Выехав из Кале, они двинулись на юг, по дороге идущей вдоль побережья через Булонь-сюр-Мер, и к ночи были уже в Абвиле. Переночевав в довольно худой абвильской таверне, на заре они поехали дальше и следующую ночь провели на крестьянском дворе в крохотной деревушке между Амьеном и Крейем.
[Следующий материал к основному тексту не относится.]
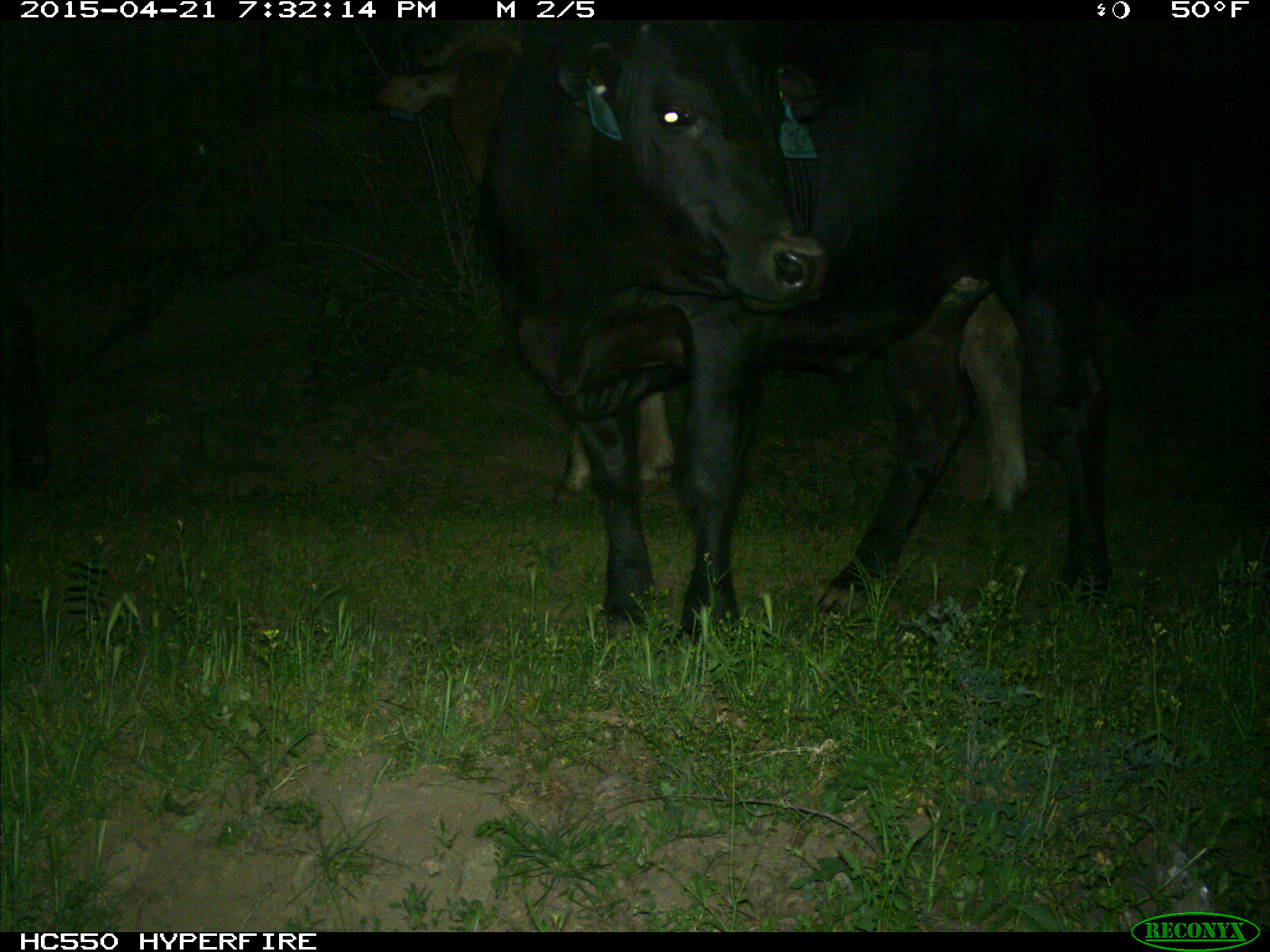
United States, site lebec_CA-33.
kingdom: Animalia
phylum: Chordata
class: Mammalia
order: Artiodactyla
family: Bovidae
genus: Bos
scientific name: Bos taurus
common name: domestic cow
Куда хватало глаз, от края до края, красовались идиллические сельские пейзажи. Колосящиеся нивы, наливающиеся соком виноградники, зеленеющие луга с пасущимися овцами и коровами. А среди них крестьяне, в жилетах и деревянных сабо, работающие в тех же виноградниках и полях, крестьянки в фартуках и чепцах, занимающиеся домашним хозяйством, резвящаяся детвора. Но, по мере отдаления от благодатного побережья, зажиточные, полные достатка местности сменялись местами убогими и даже разорёнными. Колосящиеся нивы вдруг сменялись заброшенными и невозделанными полями, зажиточные деревни- нищими и полупустыми селениями. Чем дальше они заезжали вглубь страны, тем печальнее и безрадостнее становилось происходящее вокруг. Два раза им на пути попадались полностью опустевшие и заброшенные посёлки, в которых царили лишь холод и смерть. Во многих районах был голод. Часто на околицах дорог попадались полугнилые туши околевших животных и незахороненные трупы людей. У многих мертвецов изо рта торчали жмени травы, которую они, в голодной агонии, ели перед смертью. И на почти каждой остановке, на постоялом дворе, в городе или на почтовой станции их экипаж непременно окружали толпы ужасных измождённых нищих, просящих не денег, а лишь куска хлеба.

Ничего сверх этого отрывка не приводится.